Senshudo

Editorial - Did Twitch Grow Too Fast?

By David West on 29/04/2024 21:50 UTC

Oh Twitch, how you vex us so...

Ever since November, a number of users question what is really going on behind the scenes at Twitch.tv. Right now, from Riot Games streaming League of Legends, to other MLG-style games such as Starcraft 2, DOTA 2, and the sudden new 'social experiment' (or perhaps blatant money grab) the Pokemon chaos stream, Twitch is to streaming what World of Warcraft is to MMOs.

But, unlike World of Warcraft, which got most of its growing pains done early in release, Twitch seems to be having immense problems with scaling their operations to this new influx of people interested in watching video game streams. 

Take for instance, Twitch's chat system. It seems since before the beginning of the year, 'broke' is the only way to describe it. Missing messages, inaccurate follower counts, simple bots causing 8 hour chat bans, and a host of other issues plague the system. It has only gotten worse since the TwitchPlaysPokemon stream took over. The amount of input from just that channel seems to have bogged the system to a state of frozen for all the smaller streamers on Twitch. Being a system administrator, my speculation is the use of virtual servers through a non-VMware system. The signs on Twitch user channels other than the big couple of channels looks to be freezes due to contention - bigger channels eat up the resources, thus denying them to the smaller channels. This causes packet drops in the chat system, causing freezes and lost data.

Then, the added stream delay put in by Twitch to make things smoother on mobile devices has disrupted the natural flow of conversation between streamer and watchers. Thirty seconds or more delays are not uncommon. Smaller streamers, though they may not generate the traffic and revenue for Twitch, are the lifeblood of streaming. A smaller streamer can find a niche and become a large streamer overnight. But, it becomes nearly impossible for the smaller streamer to do so in such an environment unless it is done through another medium (ie, YouTube video highlights).

Alternatives in the past to Twitch have ended up failing, due to lack of funding or poor programming. It's a similar situation to World of Warcraft, how it buried a lot of smaller MMO attempts with sheer size.

But, like World of Warcraft, other streaming services are starting to catch hold. Vaughnsoft's Instagib.tv, Hitbox.tv, and others are starting to make headway and traction. This is especially true of the smaller streamers I mentioned above. For Twitch, this should be a concern as its base is eroded away due to all the problems. 
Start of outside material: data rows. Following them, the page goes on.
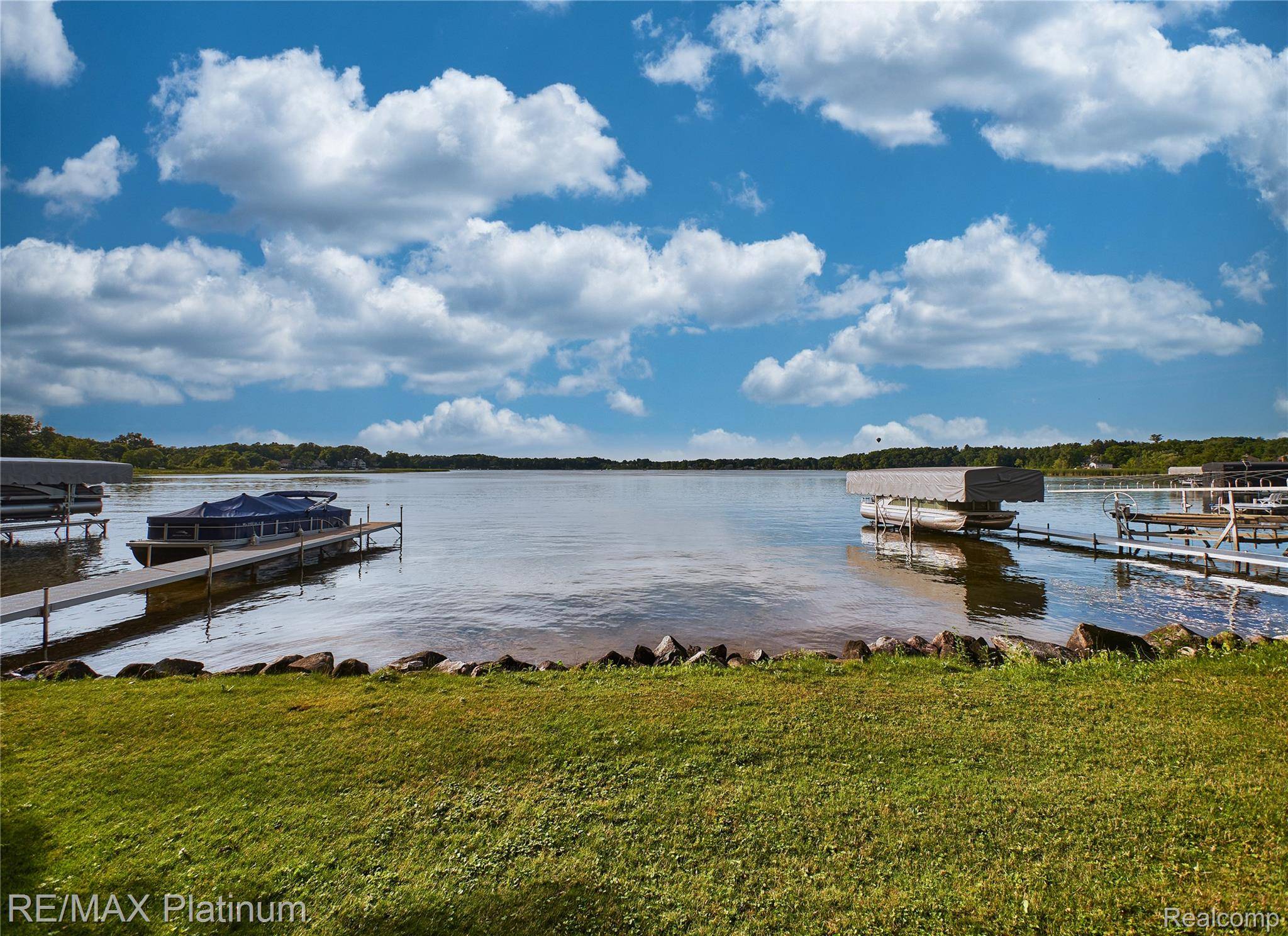 4358 SKUSA DR, Genoa Township, MI 48116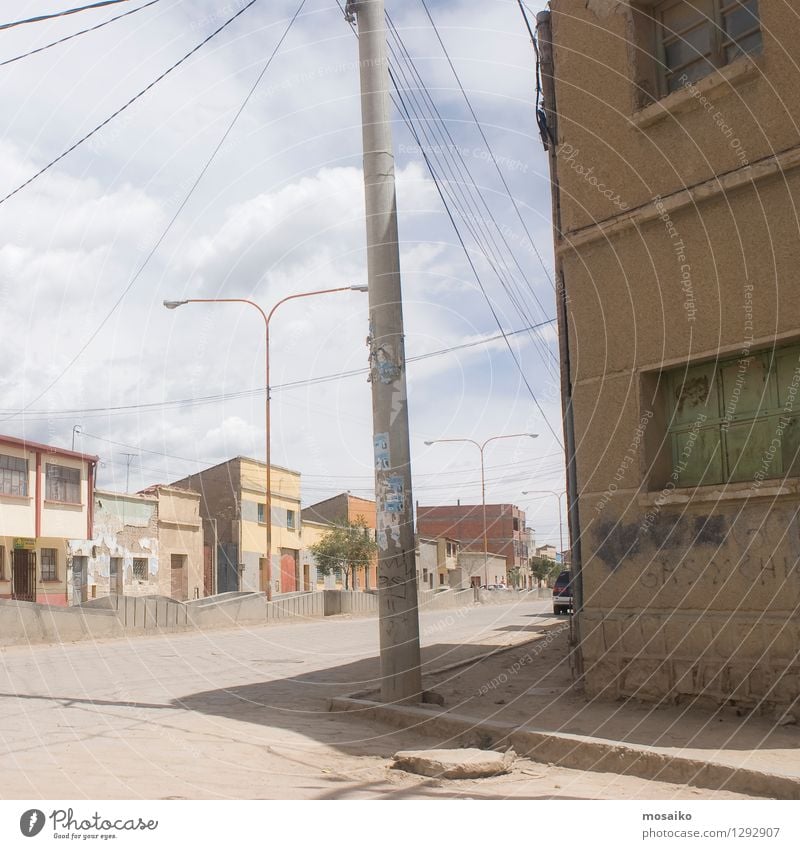 Oruro Bolivien Dorf Haus Bauwerk Architektur Mauer Wand Fassade Straße hell stagnierend Stimmung Symmetrie leer Ecke Linie Gebäude Mast Kabel Himmel Häuserzeile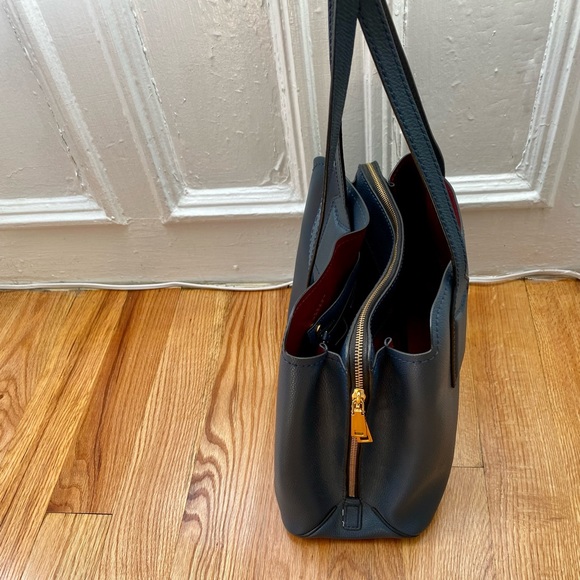 Marc Jacob’s Handbag - Picture 8 of 8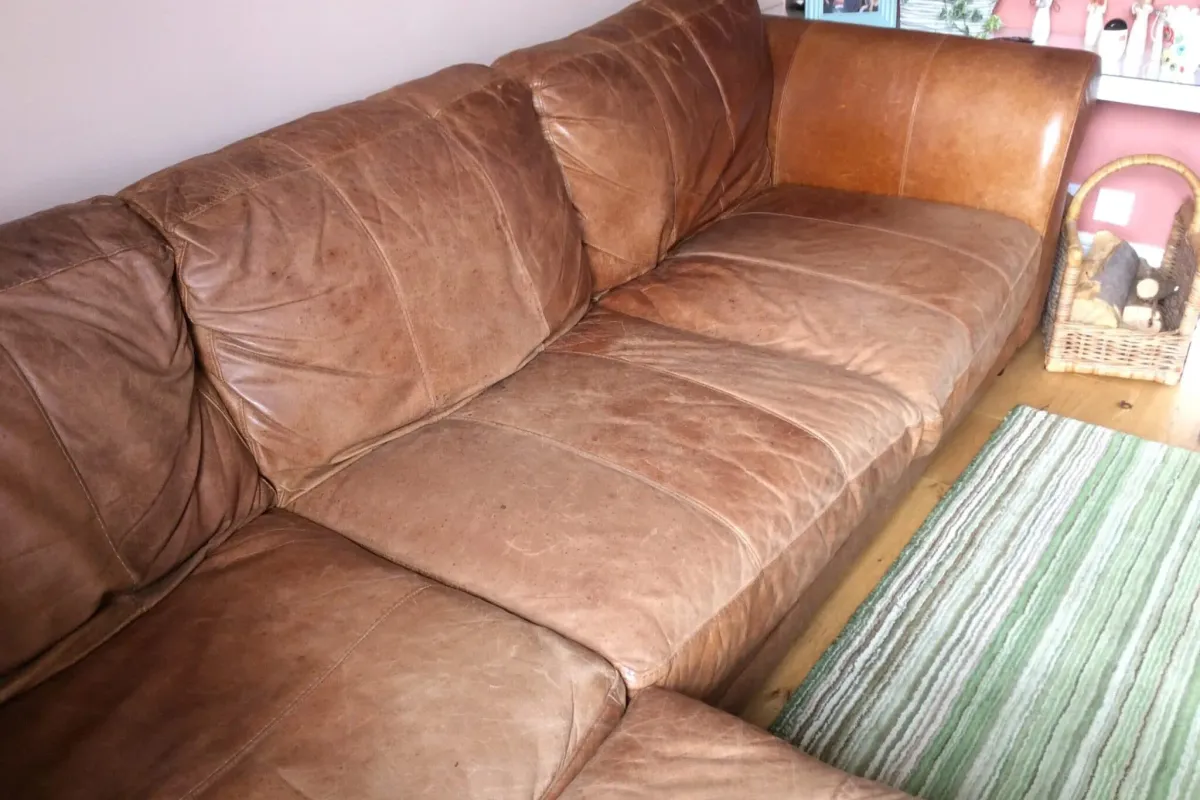 کاریگەری تیشکی خۆر لەسەر ڕەنگ و پێکهاتەی قوماشی قەنەفە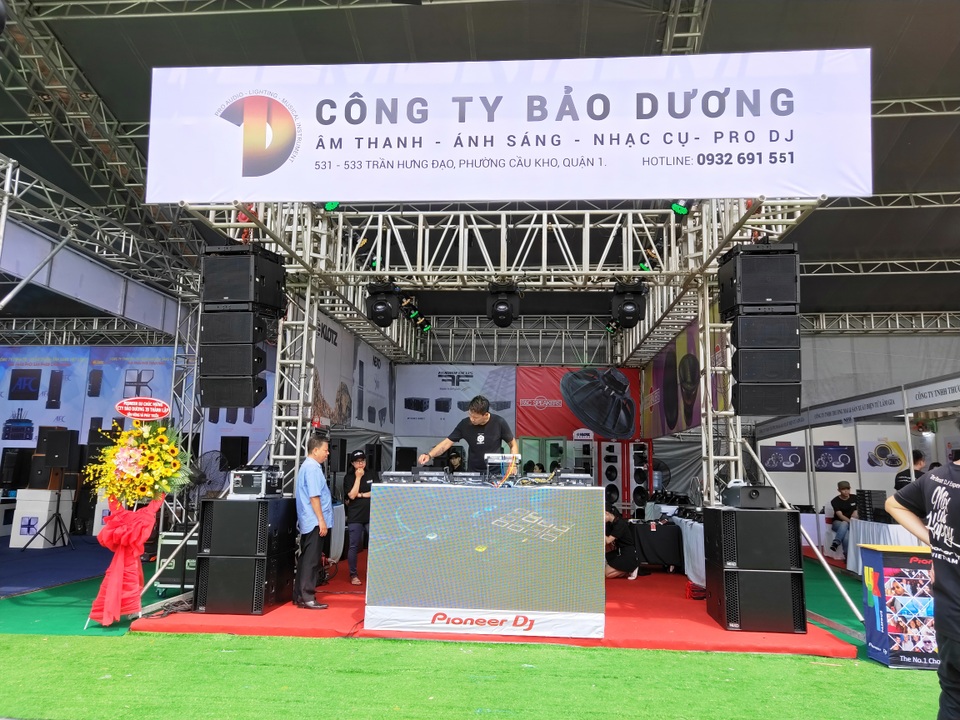 Dạo quanh triển lãm quốc tế các thiết bị biểu diễn chuyên nghiệp - Plase show 2019 - 12 Dạo quanh triển lãm quốc tế các thiết bị biểu diễn chuyên nghiệp - Plase show 2019 - 12
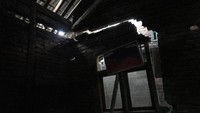 Kondisi rumah warga yang rusak terdampak pergerakan tanah di Desa Karanggintung, Gandrungmangu, Cilacap, Jateng, Senin (7/6/2021).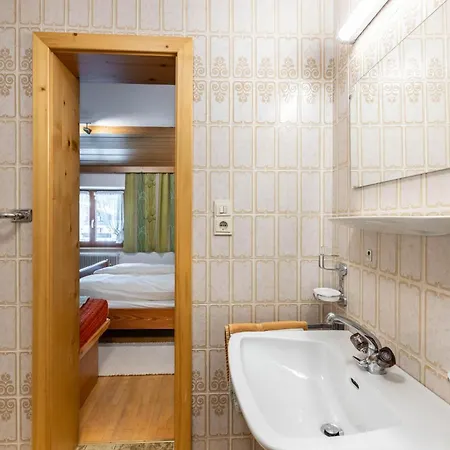 Apartment Anton Huter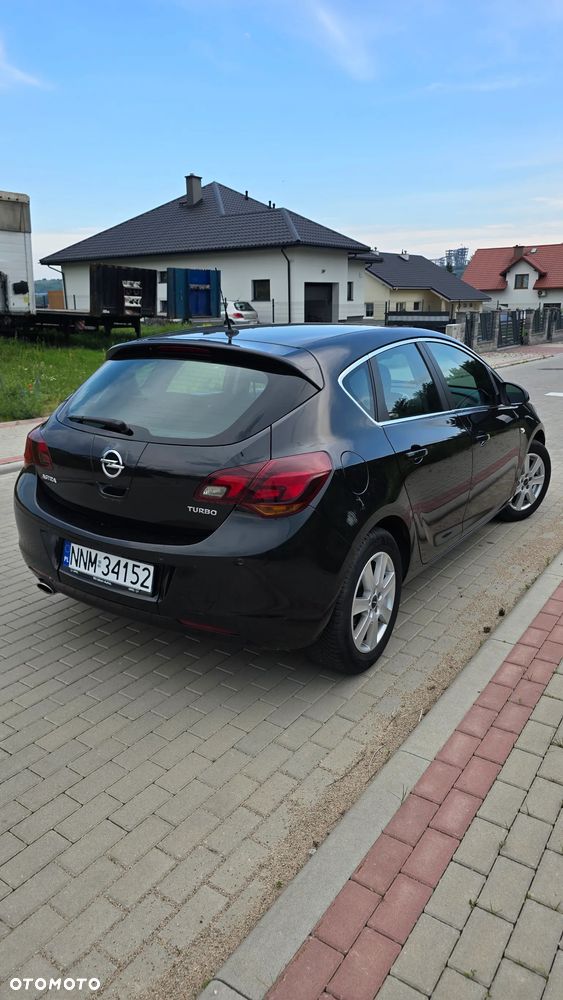 Opel Astra 1.4 Turbo Innovation - 4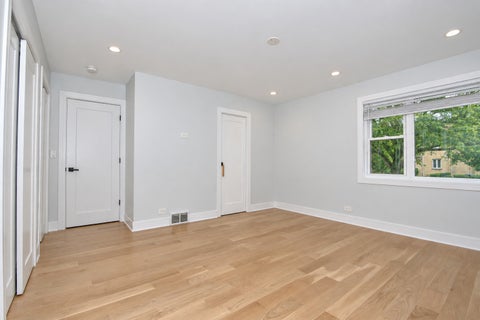 Tiny photo for 4754 W NORTH SHORE Avenue, Lincolnwood, IL 60712 (MLS # 12754418)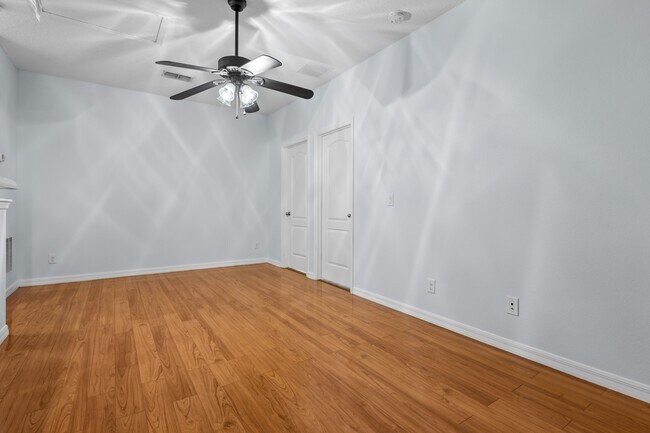 Building Photo - 11408 Center Lake Dr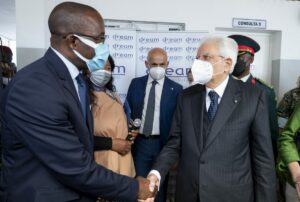 Maputo - Il Presidente della Repubblica Sergio Mattarella nel corso della visita al Centro DREAM di...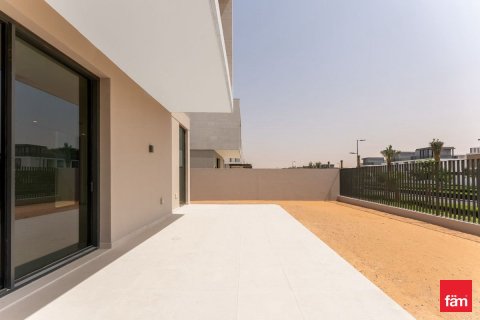 4 bedrooms Villa in Dubai, UAE No. 158189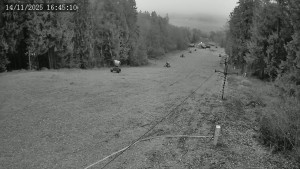 Lyžařský areál Hradiště - Sjezdovka - 14.11.2025 v 16:45 Lyžařský areál Hradiště - Sjezdovka - 14.11.2025 v 16:45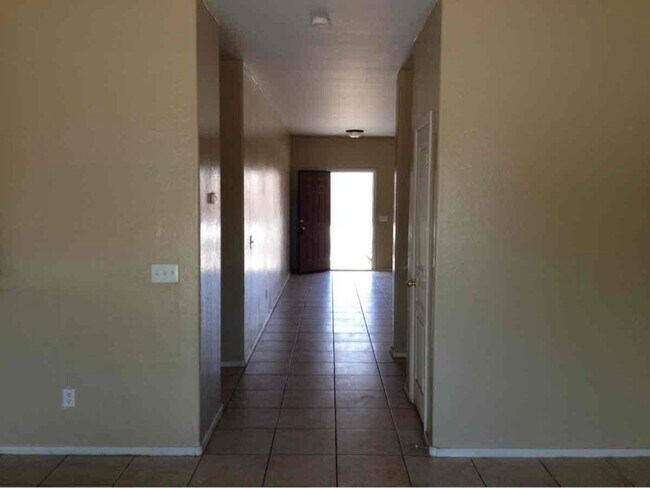 2207 N 91st Ln Phoenix, AZ 85037 photo 4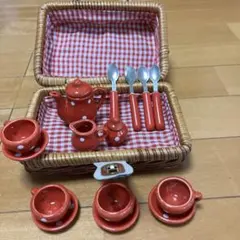 ミニチュアティーセット 赤 水玉模様 バスケット付き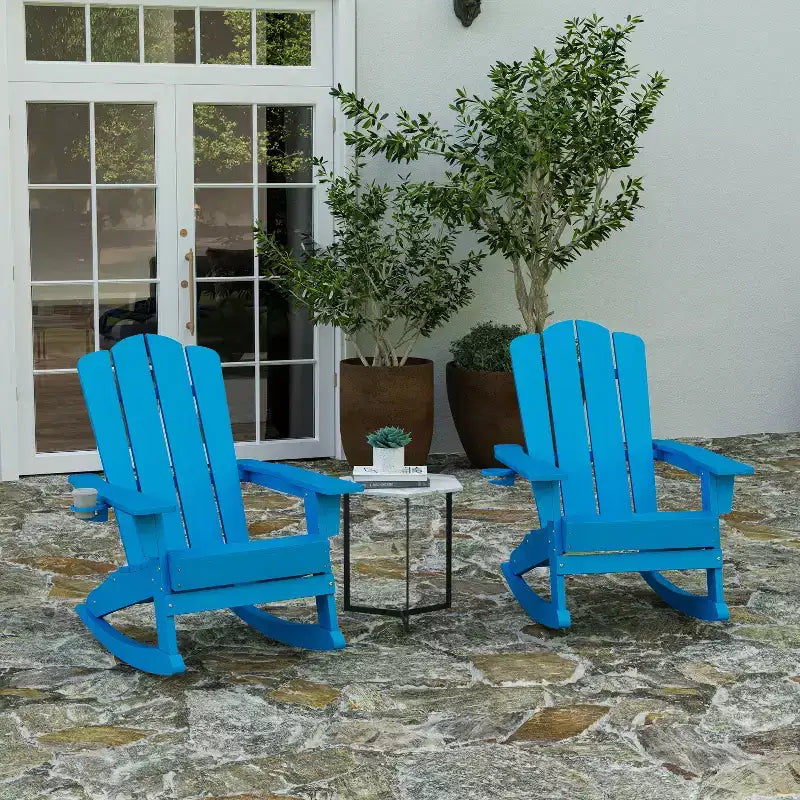 Sedia Adirondack in HDPE Merrick Lane con portabicchieri e pouf estraibile, sedia per interni/esterni in HDPE per tutte le stagioni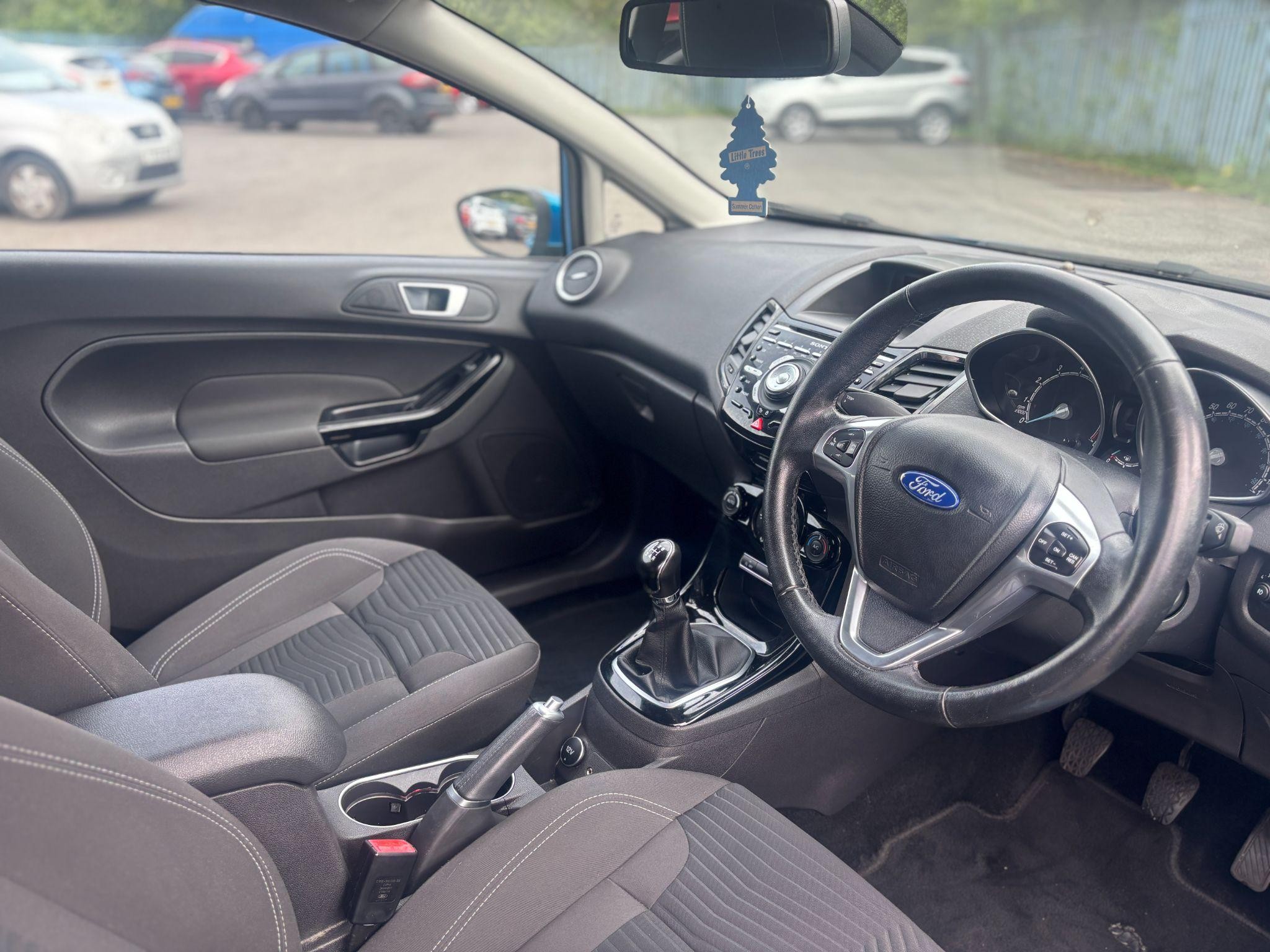 Ford Fiesta Image 9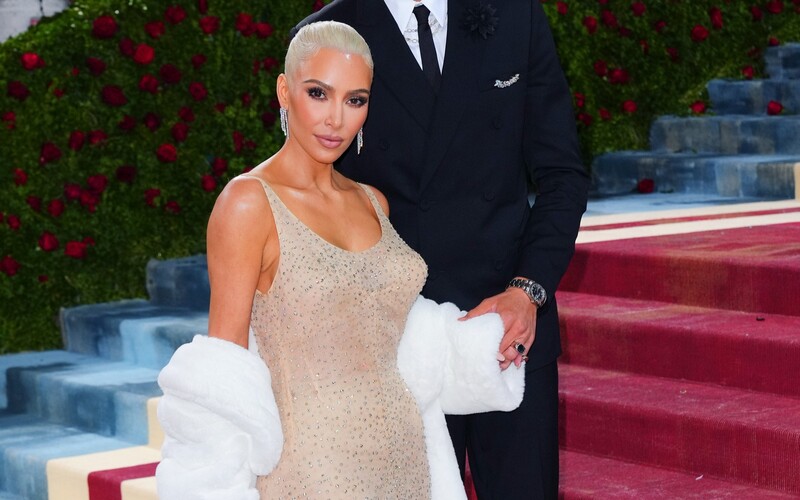 Kim Kardashian čelí obvinění z roztržení šatů Marilyn Monroe.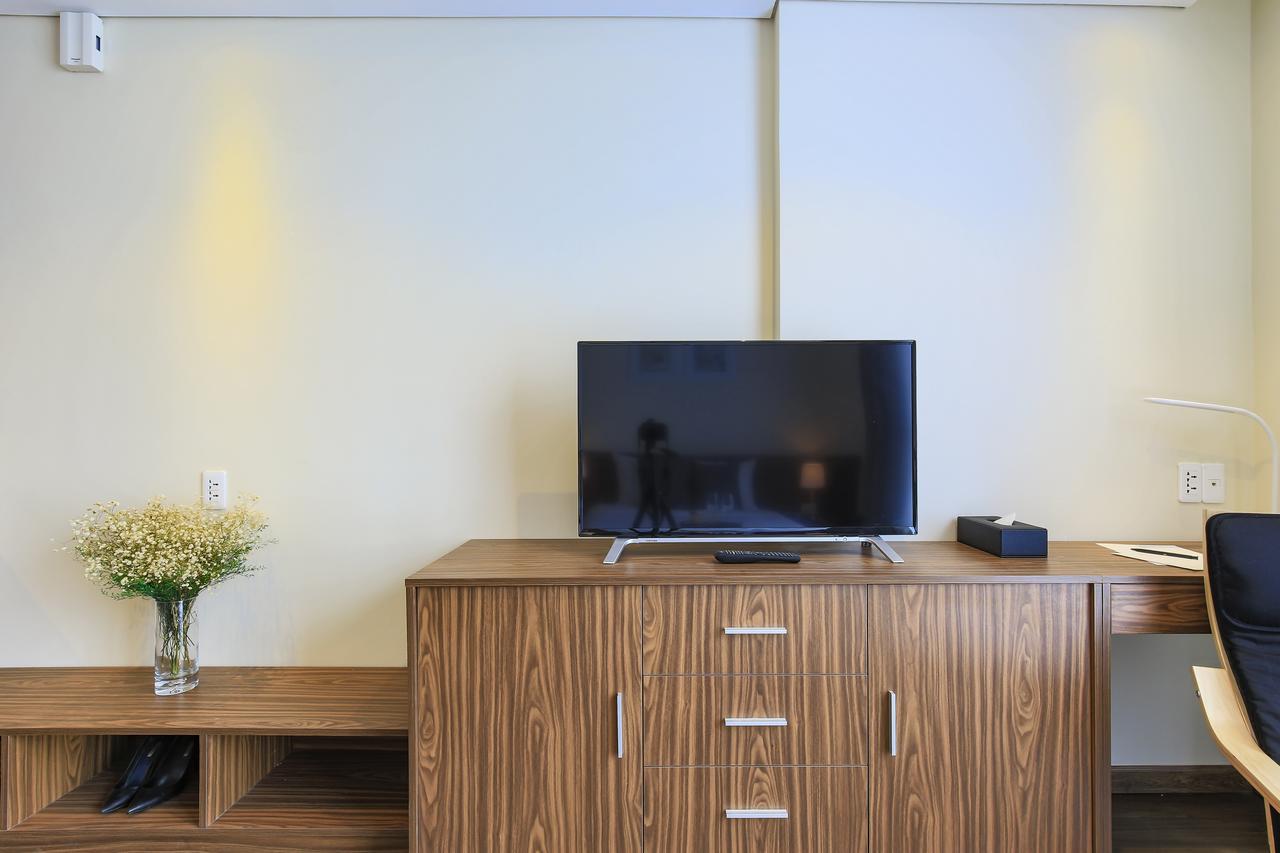 Aurora Serviced Apartments (Adults Only) Ho Chi Minh-stad Buitenkant foto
For a company making multimillion dollars a year at this stage, one wonders if Twitch is being managed like 38 Studios was in Rhode Island, with the executives taking huge salaries and bonuses and the company not expanding and using its resources to keep up with demand. I hope this is not the case, but the lack of progress fixing chat and the delays and buffering of the smaller streams continuing to not be resolved makes one wonder.

It all ends up questioning if Twitch.tv grew up too fast.